When in the middle of your normal drive you get interrupted by severe shaking or vibrations, you could be driving through an earthquake. Just recently, some parts of the country experienced a magnitude 7 earthquake. An earthquake could strike anytime and anywhere without prior notice. That is why it’s important that you know what to do in case you are still on the road and this unfortunate event happened.

 

What Earthquake Feels Like When you are on Your Truck

Shaking and vibrations are just normal especially if you are towing a heavy trailer. Many truckers who’ve driven through an earthquake would tell you that it takes time for them to realize it’s earthquake and not just their truck. Those who experienced it recounted that if feels like something is wrong with your truck. You may feel a sudden jolt followed by shaking that will make it difficult to drive in a straight line. It may also feel like you are driving with flat tires. 

If you still doubt it’s an earthquake, observe your surroundings, You may notice trees swaying even if there’s no strong wind. Depending on the magnitude, posts, streetlights and other road structures may also start to sway. Cracks could also begin to form on the road. 

Earthquakes typically last for just a couple of minutes with the strong shaking less than a minute. However, what you should be careful of is the strong aftershocks after the earthquake. 

 

What to do if an earthquake happens while you are on the road?

1. Find a safe place and pull over

Find a safe place and pull over to the side of the road and set the parking brake.  A safe place is an open area, away from tall trees, posts, power lines and other structures that could fall. It should also be away from slopes as it could come down in a landslide. An open area next to the sea is not a safe place as well because of the possibility of tsunami.

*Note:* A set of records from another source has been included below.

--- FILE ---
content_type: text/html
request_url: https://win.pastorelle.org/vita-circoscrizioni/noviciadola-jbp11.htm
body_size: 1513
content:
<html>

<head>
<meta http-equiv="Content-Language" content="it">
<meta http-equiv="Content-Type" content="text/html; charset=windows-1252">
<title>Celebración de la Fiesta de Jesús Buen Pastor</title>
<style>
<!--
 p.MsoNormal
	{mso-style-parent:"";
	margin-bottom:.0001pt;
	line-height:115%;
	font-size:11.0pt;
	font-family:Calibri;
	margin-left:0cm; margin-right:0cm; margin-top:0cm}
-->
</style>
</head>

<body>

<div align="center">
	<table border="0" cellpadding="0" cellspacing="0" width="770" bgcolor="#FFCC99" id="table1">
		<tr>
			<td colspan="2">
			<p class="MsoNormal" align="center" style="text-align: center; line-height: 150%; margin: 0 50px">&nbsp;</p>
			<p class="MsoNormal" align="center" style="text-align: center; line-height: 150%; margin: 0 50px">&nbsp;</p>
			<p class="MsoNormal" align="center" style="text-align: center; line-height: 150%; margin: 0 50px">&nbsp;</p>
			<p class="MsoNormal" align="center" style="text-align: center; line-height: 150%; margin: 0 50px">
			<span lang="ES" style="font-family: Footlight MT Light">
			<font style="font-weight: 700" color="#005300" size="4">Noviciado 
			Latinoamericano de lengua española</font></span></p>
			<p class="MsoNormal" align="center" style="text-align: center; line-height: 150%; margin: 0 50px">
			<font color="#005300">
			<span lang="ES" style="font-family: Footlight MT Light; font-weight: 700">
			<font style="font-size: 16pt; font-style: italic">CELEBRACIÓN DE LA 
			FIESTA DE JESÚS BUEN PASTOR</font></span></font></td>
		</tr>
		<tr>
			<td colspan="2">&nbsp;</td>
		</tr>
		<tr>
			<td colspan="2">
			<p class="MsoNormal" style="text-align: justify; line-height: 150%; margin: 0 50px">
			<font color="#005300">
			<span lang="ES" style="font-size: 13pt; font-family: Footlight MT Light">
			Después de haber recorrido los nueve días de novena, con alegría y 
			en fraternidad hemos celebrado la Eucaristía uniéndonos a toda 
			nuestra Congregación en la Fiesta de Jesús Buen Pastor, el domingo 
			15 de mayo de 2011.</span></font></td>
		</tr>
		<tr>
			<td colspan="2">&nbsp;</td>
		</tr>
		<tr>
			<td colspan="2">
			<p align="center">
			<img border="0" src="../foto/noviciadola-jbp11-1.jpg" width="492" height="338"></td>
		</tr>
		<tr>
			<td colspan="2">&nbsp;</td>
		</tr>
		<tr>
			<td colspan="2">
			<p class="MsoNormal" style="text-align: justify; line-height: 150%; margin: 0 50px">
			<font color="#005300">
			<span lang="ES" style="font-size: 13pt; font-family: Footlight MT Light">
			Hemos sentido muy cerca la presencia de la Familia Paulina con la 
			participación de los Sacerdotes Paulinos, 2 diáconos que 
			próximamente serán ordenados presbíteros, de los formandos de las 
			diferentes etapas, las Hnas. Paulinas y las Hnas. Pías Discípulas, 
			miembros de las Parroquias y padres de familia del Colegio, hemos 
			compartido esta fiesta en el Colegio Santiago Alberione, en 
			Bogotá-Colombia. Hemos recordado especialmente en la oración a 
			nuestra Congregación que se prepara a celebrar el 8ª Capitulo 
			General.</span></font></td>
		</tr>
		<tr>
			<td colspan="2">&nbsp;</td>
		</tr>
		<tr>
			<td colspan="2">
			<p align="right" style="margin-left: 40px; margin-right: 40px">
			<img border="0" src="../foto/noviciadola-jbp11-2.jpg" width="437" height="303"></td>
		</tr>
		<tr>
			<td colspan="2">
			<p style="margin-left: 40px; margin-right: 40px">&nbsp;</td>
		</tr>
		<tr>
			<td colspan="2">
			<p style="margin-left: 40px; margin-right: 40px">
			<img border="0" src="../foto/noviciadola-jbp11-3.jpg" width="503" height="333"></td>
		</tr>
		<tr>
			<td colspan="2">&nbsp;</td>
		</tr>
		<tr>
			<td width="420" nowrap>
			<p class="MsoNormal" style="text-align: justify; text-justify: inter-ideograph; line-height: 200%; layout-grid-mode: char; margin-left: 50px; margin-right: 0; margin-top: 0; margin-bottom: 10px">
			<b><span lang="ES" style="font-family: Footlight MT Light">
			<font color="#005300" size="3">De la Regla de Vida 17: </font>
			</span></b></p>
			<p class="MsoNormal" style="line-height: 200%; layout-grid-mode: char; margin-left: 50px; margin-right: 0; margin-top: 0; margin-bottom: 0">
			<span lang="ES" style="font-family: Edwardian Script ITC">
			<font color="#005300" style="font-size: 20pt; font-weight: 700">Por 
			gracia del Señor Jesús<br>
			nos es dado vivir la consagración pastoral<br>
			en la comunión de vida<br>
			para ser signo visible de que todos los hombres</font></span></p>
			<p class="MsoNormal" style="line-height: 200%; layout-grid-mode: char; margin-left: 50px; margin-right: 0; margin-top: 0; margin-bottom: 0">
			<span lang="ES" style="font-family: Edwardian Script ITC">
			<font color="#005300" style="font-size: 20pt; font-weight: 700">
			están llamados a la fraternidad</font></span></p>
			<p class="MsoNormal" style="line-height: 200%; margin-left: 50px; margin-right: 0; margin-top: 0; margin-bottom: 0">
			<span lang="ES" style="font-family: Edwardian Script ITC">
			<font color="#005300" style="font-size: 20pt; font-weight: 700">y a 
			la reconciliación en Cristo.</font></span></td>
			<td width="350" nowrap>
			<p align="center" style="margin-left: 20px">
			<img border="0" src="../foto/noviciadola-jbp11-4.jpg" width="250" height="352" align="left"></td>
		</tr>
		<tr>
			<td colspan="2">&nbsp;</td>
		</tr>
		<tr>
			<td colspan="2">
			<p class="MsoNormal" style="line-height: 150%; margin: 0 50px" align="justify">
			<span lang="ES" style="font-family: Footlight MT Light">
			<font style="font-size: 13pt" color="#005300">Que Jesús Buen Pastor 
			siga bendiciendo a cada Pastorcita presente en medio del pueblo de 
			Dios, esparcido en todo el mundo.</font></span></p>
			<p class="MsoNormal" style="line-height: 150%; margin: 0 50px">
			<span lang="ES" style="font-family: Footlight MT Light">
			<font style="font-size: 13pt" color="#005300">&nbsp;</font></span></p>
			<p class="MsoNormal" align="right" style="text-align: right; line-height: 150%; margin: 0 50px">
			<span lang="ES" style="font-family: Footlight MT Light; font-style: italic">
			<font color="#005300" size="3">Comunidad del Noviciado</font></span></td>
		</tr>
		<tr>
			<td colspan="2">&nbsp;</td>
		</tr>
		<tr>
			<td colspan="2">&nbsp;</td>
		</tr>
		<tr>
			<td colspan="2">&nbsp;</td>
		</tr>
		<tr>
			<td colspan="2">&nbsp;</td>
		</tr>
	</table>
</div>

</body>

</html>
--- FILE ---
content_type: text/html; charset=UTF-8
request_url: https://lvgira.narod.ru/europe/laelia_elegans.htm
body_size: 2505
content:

Avoid parking on bridges and overpasses as well as they may collapse if the earthquake is too strong. 

If your surroundings are safe, stay in your vehicle until the shaking subsides. Turn your local radio or if you have access to the internet, check online for any information on the magnitude and epicenter of the earthquake. Anything that is over magnitude 5 is likely to cause damage, which could prevent you from proceeding to your destination.

2. Check your cargo after the earthquake is over

If it is safe to proceed check your cargo first before hitting the road again. Shaking may cause the cargo to shift or be displaced which in turn can cause an accident when you’re on the road. Make sure that the equipment or whatever it is that you are towing is still in place and properly secured.

3. Proceed with extra caution

Once the earthquake has stopped, proceed with extra caution. Avoid passing bridges, ramps, overpasses and roads that might have suffered damage. 

 

Other Safety Tips

Tip 1. In the event of any emergency including earthquakes, avoid making voice calls to contact a person. A good alternative is to send a text message as it uses less bandwidth and it is faster to send even to several people.  Since you can’t text while driving, it’s a good idea to do this once you already parked in a safe place.

Tip 2. If you managed to park in a safe location, stay inside the car with your seatbelt on until the earthquake is over. Only leave the vehicle when staying inside will more likely cause immediate threat.

Tip 3. While inside your vehicle, turn your radio on. The local networks will most likely broadcast regular updates on the current situation. Do not continue driving until you can confirm it is safe to do so.

Tip 4. Don’t drive over fallen power lines. If you see one, contact the local authorities.

Tip 5. Don’t forget that there’s still the threat of aftershocks that will cause the ground to shake or crack even further. If you are driving in a mountainous area, be aware of the possibility of landslides.

 

Earthquake Survival Kit for Truckers

As earthquake is unpredictable, preparedness is key to survival. One way to keep yourself prepared is to keep an earthquake survival kit in your vehicle. 

Your earthquake survival kit should include:

  • First aid kit
  • Flashlight with spare batteries
  • Bottles of water
  • Handheld radio
  • Map of the local area
  • Prescription medicine if you have a condition
  • Sleeping bag

 

While we don’t want to experience it, there’s nothing wrong with being prepared for an earthquake. It’s important to remember that your life is more important than your vehicle or trailer. So when worse comes to worst, don’t hesitate to leave them and go to a safer place.